About the Research Information Security Oversight Program
A research project at the University of Michigan (U-M) may require the implementation of CUI information security controls when the federal contract/award contains language/clauses (e.g., FAR, DFAR) requiring those controls. ORSP and UMOR's Research Information Security Oversight Program review the contracts to determine the applicability of the clauses in negotiation with the sponsor.
A research project may also include CUI if it is using data acquired under a Data Use Agreement (DUA) and the data is information classified by the government as CUI.
Researcher roles and responsibilities
If CUI compliance is required for a research project, the Principal Investigator and their unit Information Technology (IT) contact(s) will work with U-M's Research Information Security Oversight Program to:
- Verify that the research project will receive, possess, and/or create CUI
- Identify, with assistance from ITS-IIA and ARC-TS, the appropriate information security system/technology solution to use to secure and store the information. Appropriate system solutions may include the use of the Yottabyte Research Cloud (YBRC) platform offered through ARC-TS.
- Create the required information security plan for the research project. This plan outlines the policies and procedures the research team will follow (e.g., information access restrictions, laboratory security, etc.) to comply with the CUI requirements.
U-M's Research Information Security Oversight Program is monitored by the Michigan Medicine Corporate Compliance Office. Monitoring includes the initial certification and periodic re-certification that the appropriate controls are in place for each research project, and continual monitoring of the effectiveness of U-M's CUI program.
- Controlled technical information with military or space application
- Critical infrastructure information (e.g., energy infrastructure, water systems, etc.)
- Export controlled information or materials used in research
- Nuclear information related to protecting reactors, materials, or security
- Statistical information (e.g., U.S. Census)
- Transportation information (e.g., railroad safety, etc.)
The CUI Registry is the authoritative online repository for information, policy, requirements and guidance on handling CUI.
It is critical to protect sensitive government information, some with national security or U.S. trade implications, to reduce the risks of unauthorized release or misue. Application of and compliance with the information security controls helps protect this information against threats to cyber security, data breaches, or other unauthorized disclosures.

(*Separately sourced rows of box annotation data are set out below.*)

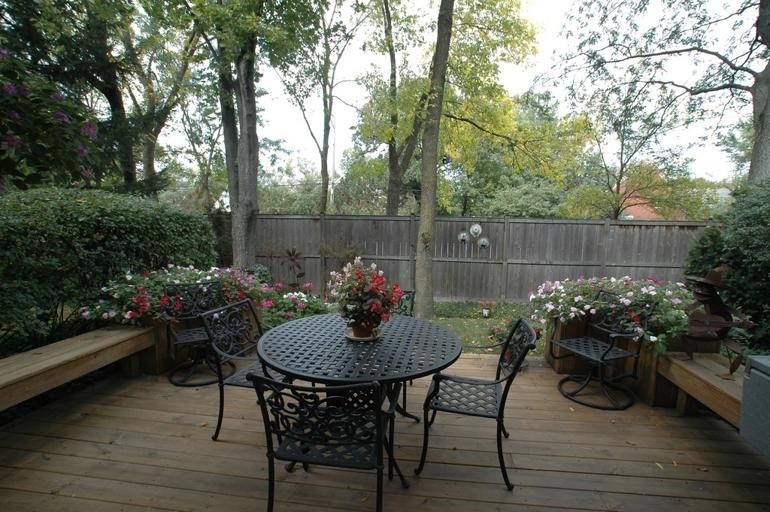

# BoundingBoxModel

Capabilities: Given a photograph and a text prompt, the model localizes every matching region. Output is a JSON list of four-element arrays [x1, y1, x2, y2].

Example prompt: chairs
[[244, 372, 409, 512], [549, 290, 658, 410], [161, 281, 239, 387], [389, 290, 416, 413], [413, 318, 536, 491], [198, 298, 296, 448]]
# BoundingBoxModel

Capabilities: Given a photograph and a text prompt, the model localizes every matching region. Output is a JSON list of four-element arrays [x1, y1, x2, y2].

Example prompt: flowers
[[326, 255, 405, 322]]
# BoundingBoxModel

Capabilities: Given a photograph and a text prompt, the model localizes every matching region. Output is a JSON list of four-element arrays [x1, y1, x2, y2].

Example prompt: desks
[[255, 313, 463, 489]]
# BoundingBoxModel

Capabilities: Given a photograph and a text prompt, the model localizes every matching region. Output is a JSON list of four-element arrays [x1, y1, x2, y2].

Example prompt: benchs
[[0, 324, 166, 415], [656, 352, 747, 431]]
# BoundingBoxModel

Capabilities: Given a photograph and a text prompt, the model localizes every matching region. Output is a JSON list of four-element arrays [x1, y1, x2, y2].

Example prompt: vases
[[343, 320, 384, 342]]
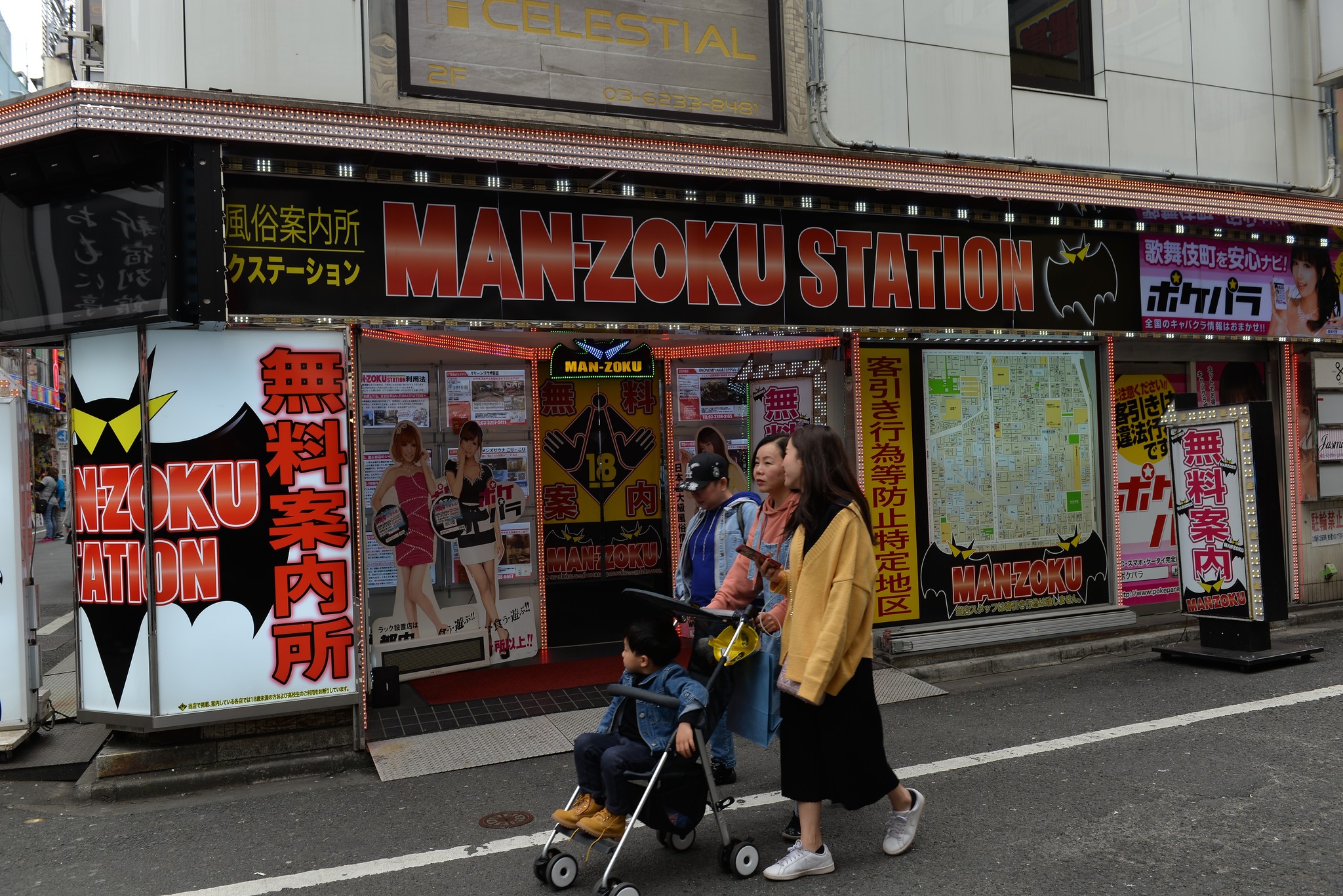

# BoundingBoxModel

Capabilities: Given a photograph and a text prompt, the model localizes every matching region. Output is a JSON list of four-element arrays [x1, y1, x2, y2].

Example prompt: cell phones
[[735, 544, 781, 570]]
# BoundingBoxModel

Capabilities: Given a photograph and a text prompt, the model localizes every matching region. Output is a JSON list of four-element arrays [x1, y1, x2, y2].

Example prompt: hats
[[674, 452, 729, 492]]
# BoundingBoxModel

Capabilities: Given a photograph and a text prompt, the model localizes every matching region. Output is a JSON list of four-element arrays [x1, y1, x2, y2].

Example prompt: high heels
[[498, 628, 510, 660], [488, 634, 492, 657]]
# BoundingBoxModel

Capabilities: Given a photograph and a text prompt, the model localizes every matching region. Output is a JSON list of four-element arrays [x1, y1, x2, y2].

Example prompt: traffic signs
[[55, 427, 68, 451]]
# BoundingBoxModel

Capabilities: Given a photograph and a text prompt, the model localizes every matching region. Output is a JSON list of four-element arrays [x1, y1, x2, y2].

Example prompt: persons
[[552, 618, 708, 840], [51, 467, 65, 540], [371, 417, 451, 640], [1264, 246, 1343, 336], [675, 452, 765, 785], [1296, 364, 1318, 501], [30, 465, 58, 543], [699, 433, 802, 840], [63, 481, 72, 533], [756, 422, 925, 879], [444, 419, 512, 662]]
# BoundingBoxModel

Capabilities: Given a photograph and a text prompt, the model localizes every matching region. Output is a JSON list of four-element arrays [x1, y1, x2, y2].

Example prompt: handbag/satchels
[[65, 529, 72, 545], [777, 651, 826, 707], [35, 498, 48, 514]]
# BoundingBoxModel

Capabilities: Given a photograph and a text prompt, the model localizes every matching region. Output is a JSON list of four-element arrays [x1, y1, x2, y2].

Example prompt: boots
[[551, 792, 605, 830], [576, 807, 626, 842]]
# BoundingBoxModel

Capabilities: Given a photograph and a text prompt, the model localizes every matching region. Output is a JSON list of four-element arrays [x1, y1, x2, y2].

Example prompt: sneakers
[[39, 536, 56, 543], [781, 810, 802, 839], [882, 787, 925, 856], [55, 532, 64, 540], [709, 758, 736, 785], [764, 839, 835, 880]]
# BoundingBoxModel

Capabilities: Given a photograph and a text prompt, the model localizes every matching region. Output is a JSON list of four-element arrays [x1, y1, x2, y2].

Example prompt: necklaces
[[401, 463, 416, 473], [1297, 298, 1318, 323], [1299, 449, 1308, 477]]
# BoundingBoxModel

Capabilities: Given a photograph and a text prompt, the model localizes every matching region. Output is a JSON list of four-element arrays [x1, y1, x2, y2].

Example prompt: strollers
[[533, 587, 765, 896]]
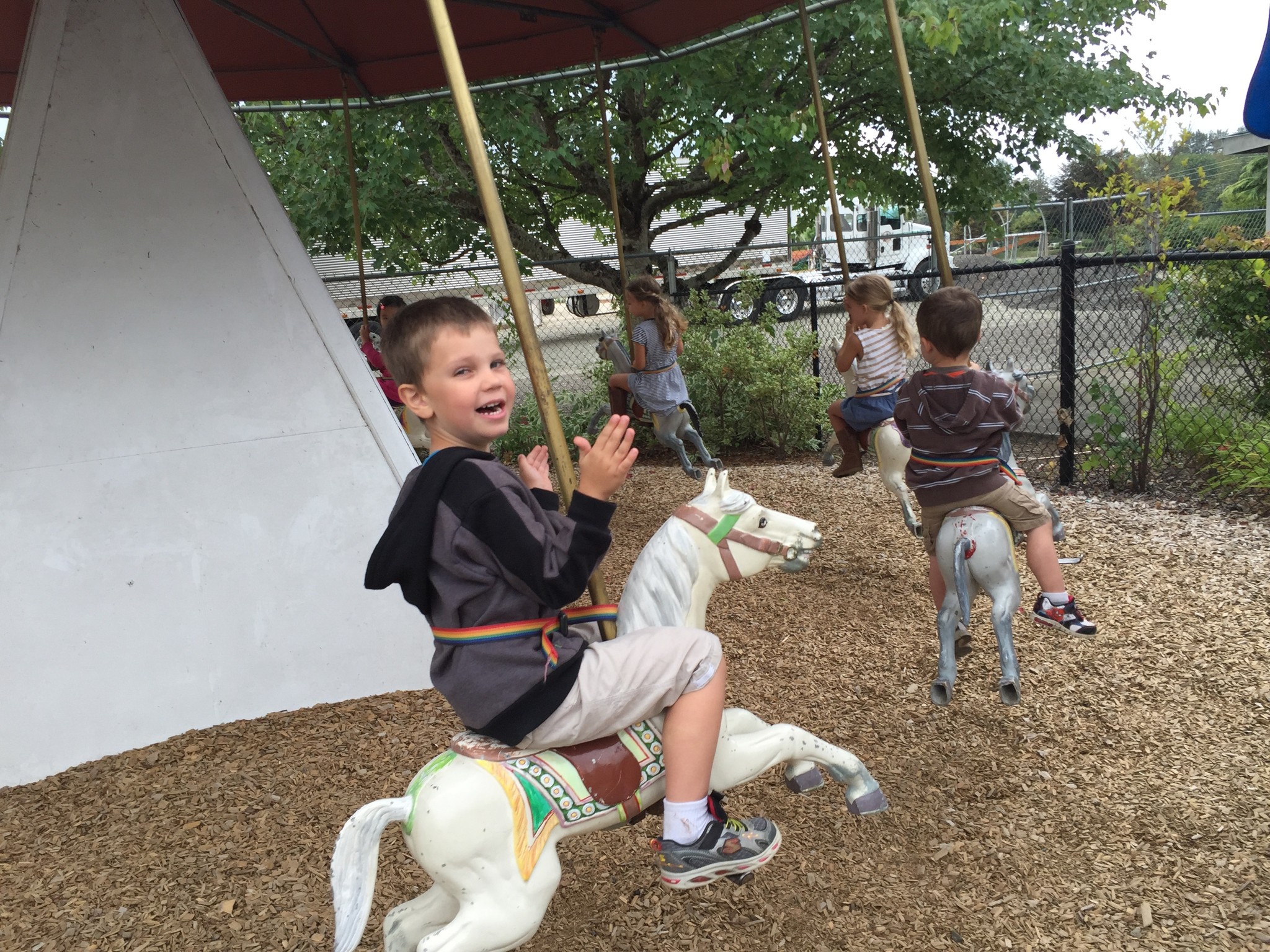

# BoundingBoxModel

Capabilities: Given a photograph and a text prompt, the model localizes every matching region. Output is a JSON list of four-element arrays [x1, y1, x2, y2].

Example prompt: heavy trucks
[[305, 166, 951, 372]]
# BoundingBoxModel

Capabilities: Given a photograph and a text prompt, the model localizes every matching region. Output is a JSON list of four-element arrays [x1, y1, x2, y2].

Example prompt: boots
[[832, 424, 864, 478], [608, 386, 636, 443]]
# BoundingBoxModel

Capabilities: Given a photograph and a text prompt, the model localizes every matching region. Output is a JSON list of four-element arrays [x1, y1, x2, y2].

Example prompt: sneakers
[[1029, 592, 1097, 638], [955, 618, 973, 659], [649, 788, 782, 890]]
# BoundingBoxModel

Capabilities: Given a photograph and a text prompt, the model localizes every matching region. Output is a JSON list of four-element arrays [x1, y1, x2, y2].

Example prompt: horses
[[586, 329, 724, 479], [930, 367, 1067, 705], [822, 335, 924, 540], [328, 467, 889, 952]]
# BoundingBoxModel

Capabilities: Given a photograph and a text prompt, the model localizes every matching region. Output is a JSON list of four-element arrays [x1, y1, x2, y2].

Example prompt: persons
[[895, 285, 1098, 660], [364, 295, 784, 890], [359, 295, 410, 408], [829, 274, 915, 480], [608, 274, 690, 423]]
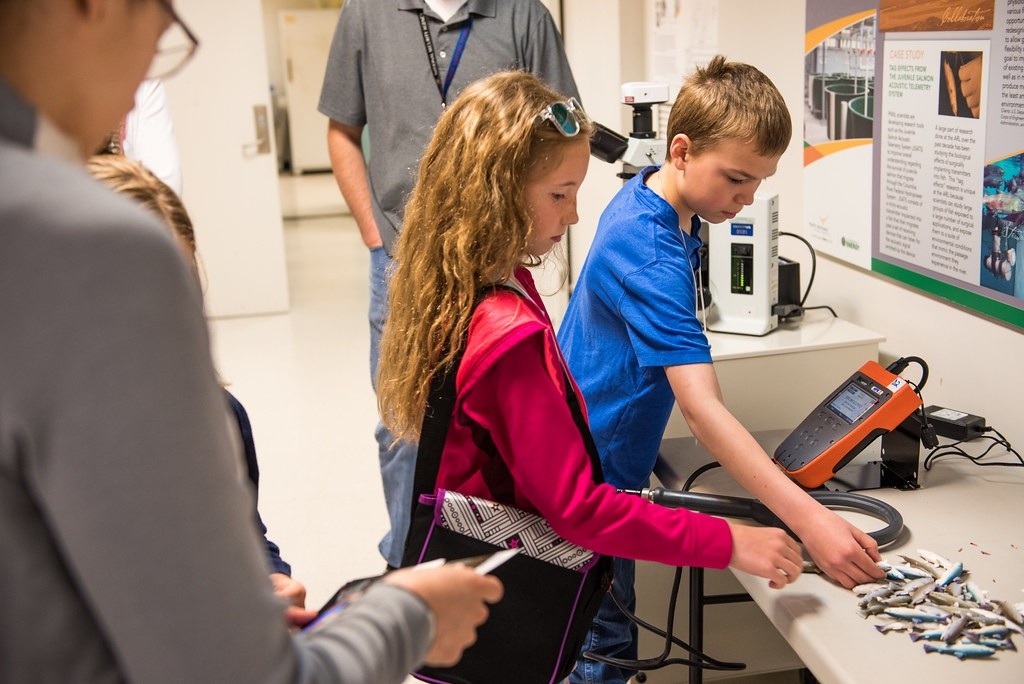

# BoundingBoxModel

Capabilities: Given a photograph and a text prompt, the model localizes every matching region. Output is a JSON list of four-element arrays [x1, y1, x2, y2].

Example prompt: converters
[[918, 405, 985, 442]]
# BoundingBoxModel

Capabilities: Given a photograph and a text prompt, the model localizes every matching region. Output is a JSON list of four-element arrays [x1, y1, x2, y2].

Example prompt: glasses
[[533, 96, 592, 137], [142, 0, 197, 80]]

32 CFR Part 2002 identifies three control levels that guide the safeguarding or dissemination of CUI:
- CUI Basic - requires or permits the agencies to control or protect the information, but provides no specific information security controls
- CUI Specified - requires or permits the agencies to control or protect the information, and provides specific information security controls
- CUI Specified, but with CUI Basic Controls - requires or permits the agencies to control or protect the information, and provides only some of the controls
When the university accepts a contract that includes CUI, the Research Information Security Liaison determines the level of CUI (basic or specified) control required and works with the research team to ensure that the appropriate controls are implemented for the life of the project.
The controls for CUI are only implemented when we have accepted a contractual obligation to implement specified NIST SP 800-171 controls. Federal agencies may issue contract amendments that would require CUI controls at any time after a contract has been accepted. Consequently, information security controls may change during a project's lifecycle, but these new terms would only be effective from the date we contractually accept them.
Failure to comply may result in contract challenges to, or loss of, the award and result in future ineligibility to be awarded government contracts.
Failure to accurately report the status of compliance could result in charges of fraud and criminal penalties for the individual researcher. In addition, the university could also experience adverse reputational, legal, or financial consequences.